◆ **Provided passage**
Unfortunately, the latest report out of the Department of Veterans Affairs (VA) is anything but good.

In fact, it’s disturbing.

According to The New York Times and various department officials, the number of veterans on waiting lists is at least 50 percent higher than last year — a realization that’s stunning when weighed against the backlash that was felt when those initial problems were announced almost 12 months ago. In addition, the department is facing a “budget shortfall” of more than $3 billion.

How will it be remedied? No plan is set in stone as of yet, but officials are tossing out a whole number of solutions that could very well include furloughs, hiring freezes and even — get this — “excluding certain patients who have advanced terminal diseases or suffer from a ‘persistent vegetative state or advanced dementia’.”

More from The Grey Lady:

Agency officials expect to petition Congress this week to allow them to shift money into programs running short of cash. But that may place them at odds with Republican lawmakers who object to removing funds from a new program intended to allow certain veterans on waiting lists and in rural areas to choose taxpayer-paid care from private doctors outside the department’s health system.

◆ **Things to do**
1 – According to the passage about the VA, how large is the department's budget shortfall?
2 – Copy the passage about the VA from "Unfortunately, the latest" to "than $3 billion.".
3 – Write what comes next in the passage about the VA, starting after its last sentence.
The listing is separate from the passage about the VA.

◆ **Provided material**

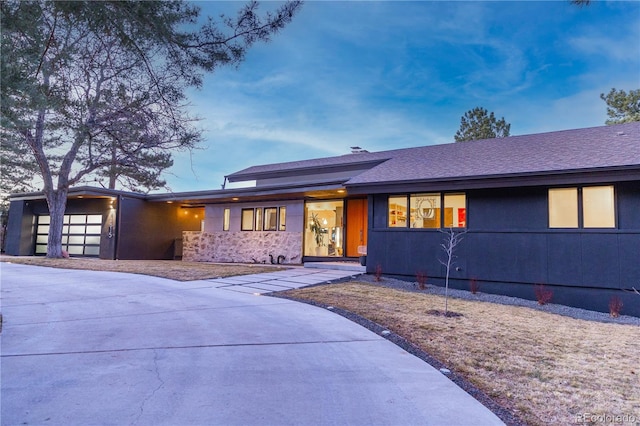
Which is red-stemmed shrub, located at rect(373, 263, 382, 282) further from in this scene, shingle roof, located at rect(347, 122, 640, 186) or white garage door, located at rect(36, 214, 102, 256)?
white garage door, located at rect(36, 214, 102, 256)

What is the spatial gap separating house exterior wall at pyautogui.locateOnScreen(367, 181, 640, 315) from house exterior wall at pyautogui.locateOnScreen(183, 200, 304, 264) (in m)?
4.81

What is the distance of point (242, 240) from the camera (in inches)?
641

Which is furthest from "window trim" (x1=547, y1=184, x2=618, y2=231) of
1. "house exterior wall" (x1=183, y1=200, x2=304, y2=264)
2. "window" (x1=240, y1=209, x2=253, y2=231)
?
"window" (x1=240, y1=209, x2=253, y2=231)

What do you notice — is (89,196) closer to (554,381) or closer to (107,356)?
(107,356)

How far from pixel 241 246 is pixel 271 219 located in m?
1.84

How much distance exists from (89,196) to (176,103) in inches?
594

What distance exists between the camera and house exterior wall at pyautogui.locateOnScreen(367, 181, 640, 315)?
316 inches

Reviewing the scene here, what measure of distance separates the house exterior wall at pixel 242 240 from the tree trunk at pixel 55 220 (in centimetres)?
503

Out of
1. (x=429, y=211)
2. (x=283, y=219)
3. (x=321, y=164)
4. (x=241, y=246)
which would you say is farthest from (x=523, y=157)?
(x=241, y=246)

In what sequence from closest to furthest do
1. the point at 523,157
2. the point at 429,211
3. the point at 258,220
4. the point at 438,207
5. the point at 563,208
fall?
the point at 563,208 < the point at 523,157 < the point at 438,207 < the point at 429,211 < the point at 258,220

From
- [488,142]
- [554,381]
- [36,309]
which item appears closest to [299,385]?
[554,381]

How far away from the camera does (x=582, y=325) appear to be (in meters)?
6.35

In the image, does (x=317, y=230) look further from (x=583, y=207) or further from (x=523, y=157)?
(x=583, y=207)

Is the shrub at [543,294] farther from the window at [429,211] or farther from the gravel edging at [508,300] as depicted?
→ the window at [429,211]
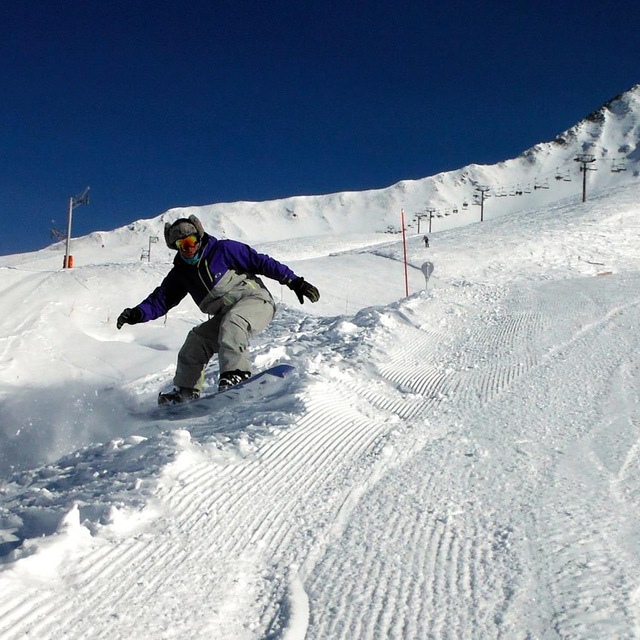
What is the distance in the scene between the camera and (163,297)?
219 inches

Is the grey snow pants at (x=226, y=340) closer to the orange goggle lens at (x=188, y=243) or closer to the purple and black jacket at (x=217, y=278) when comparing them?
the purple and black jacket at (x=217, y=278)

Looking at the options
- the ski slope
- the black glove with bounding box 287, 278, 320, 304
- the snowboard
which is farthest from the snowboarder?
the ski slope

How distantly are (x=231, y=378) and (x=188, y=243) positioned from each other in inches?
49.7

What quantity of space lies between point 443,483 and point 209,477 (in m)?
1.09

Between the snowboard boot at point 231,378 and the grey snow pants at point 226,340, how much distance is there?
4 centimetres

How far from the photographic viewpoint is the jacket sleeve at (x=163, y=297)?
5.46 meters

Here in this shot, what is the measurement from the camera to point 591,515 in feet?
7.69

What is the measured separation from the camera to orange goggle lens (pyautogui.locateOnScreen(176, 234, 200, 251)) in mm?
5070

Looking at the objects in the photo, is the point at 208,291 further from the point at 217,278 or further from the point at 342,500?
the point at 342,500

--

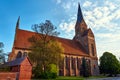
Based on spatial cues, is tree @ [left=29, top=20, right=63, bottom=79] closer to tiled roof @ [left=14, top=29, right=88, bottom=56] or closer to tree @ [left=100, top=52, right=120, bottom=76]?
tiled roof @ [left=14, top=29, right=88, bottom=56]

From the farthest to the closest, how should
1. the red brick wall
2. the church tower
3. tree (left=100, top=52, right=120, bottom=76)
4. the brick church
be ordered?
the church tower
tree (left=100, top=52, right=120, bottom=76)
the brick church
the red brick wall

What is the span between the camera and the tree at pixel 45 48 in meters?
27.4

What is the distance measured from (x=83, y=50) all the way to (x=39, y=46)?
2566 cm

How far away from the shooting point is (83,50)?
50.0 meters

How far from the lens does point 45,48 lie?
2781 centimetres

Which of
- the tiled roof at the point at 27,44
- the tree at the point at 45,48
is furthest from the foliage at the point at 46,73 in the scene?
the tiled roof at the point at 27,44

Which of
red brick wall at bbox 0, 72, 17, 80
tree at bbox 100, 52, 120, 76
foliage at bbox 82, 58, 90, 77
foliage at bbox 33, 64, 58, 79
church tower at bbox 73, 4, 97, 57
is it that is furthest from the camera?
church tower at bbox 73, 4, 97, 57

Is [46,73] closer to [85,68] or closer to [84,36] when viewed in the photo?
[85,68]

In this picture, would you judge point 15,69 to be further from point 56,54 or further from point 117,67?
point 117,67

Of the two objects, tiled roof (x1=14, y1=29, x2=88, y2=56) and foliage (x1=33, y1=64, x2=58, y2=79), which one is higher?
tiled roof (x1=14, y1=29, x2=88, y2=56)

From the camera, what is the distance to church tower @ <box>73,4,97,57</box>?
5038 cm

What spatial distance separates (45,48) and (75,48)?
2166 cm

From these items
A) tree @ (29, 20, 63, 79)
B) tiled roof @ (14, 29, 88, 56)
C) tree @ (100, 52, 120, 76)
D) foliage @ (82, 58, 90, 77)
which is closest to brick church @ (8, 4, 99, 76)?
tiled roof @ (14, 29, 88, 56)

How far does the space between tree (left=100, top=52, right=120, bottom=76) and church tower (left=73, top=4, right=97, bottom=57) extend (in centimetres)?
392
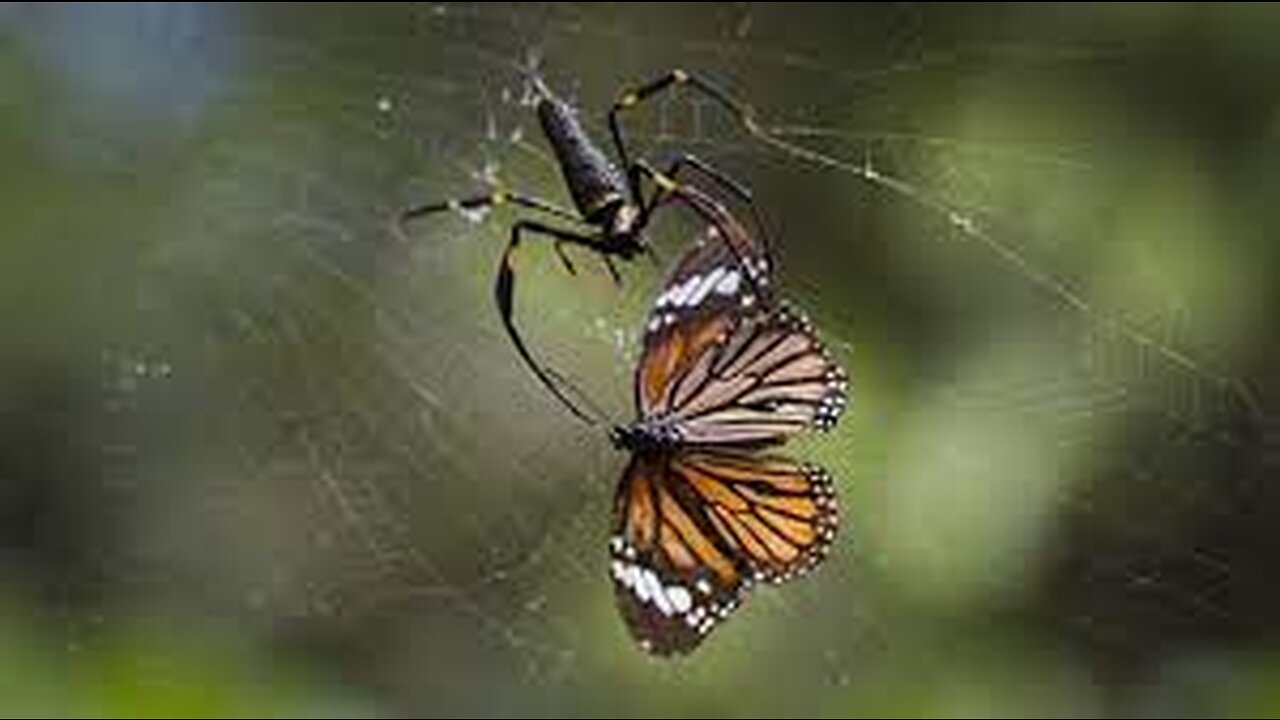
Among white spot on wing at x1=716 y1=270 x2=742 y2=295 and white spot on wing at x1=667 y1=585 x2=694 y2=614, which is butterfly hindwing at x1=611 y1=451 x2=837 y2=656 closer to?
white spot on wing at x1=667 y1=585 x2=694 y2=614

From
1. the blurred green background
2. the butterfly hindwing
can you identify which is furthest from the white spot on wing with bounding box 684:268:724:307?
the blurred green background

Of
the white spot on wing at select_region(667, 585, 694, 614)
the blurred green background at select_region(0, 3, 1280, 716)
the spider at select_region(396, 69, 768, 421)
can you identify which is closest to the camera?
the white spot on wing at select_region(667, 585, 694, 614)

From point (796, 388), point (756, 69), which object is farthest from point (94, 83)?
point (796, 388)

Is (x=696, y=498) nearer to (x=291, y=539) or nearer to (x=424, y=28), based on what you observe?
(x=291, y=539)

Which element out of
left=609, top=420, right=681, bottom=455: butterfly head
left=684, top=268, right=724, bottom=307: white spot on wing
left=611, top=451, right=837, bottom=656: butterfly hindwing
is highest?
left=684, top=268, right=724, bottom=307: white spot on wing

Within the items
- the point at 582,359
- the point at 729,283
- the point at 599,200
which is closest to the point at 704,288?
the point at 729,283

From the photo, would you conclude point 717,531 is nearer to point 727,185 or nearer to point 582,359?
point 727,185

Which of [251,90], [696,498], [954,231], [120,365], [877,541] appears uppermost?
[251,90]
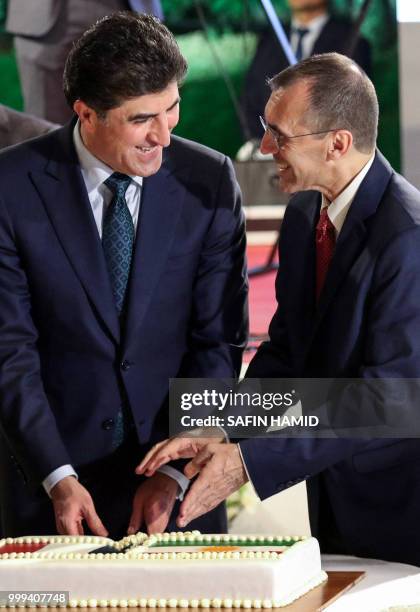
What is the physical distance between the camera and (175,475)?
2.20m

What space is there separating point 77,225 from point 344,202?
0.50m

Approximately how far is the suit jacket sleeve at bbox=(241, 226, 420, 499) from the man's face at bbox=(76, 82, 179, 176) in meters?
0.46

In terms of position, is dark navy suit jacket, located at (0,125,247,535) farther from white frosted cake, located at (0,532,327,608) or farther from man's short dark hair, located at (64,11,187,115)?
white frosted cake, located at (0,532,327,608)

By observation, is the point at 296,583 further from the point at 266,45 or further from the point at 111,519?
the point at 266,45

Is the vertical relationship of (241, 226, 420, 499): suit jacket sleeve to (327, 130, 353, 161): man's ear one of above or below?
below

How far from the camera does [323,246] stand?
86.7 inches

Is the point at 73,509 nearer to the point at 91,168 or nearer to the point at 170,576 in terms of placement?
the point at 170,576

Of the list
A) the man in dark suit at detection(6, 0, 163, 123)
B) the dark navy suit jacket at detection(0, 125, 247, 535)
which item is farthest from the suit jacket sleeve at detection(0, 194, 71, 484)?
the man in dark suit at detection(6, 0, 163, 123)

◆ **Replies**
1 – More than $3 billion.

2 –
Unfortunately, the latest report out of the Department of Veterans Affairs (VA) is anything but good.

In fact, it’s disturbing.

According to The New York Times and various department officials, the number of veterans on waiting lists is at least 50 percent higher than last year — a realization that’s stunning when weighed against the backlash that was felt when those initial problems were announced almost 12 months ago. In addition, the department is facing a “budget shortfall” of more than $3 billion.

3 –
“Something has to give,” the department’s deputy secretary, Sloan D. Gibson, said in an interview. “We can’t leave this as the status quo. We are not meeting the needs of veterans, and veterans are signaling that to us by coming in for additional care, and we can’t deliver it as timely as we want to.”

Since the waiting-list scandal broke last year, the department has broadly expanded access to care. Its doctors and nurses have handled 2.7 million more appointments than in any previous year, while authorizing 900,000 additional patients to see outside physicians. In all, agency officials say, they have increased capacity by more than seven million patient visits per year — double what they originally thought they needed to fix shortcomings.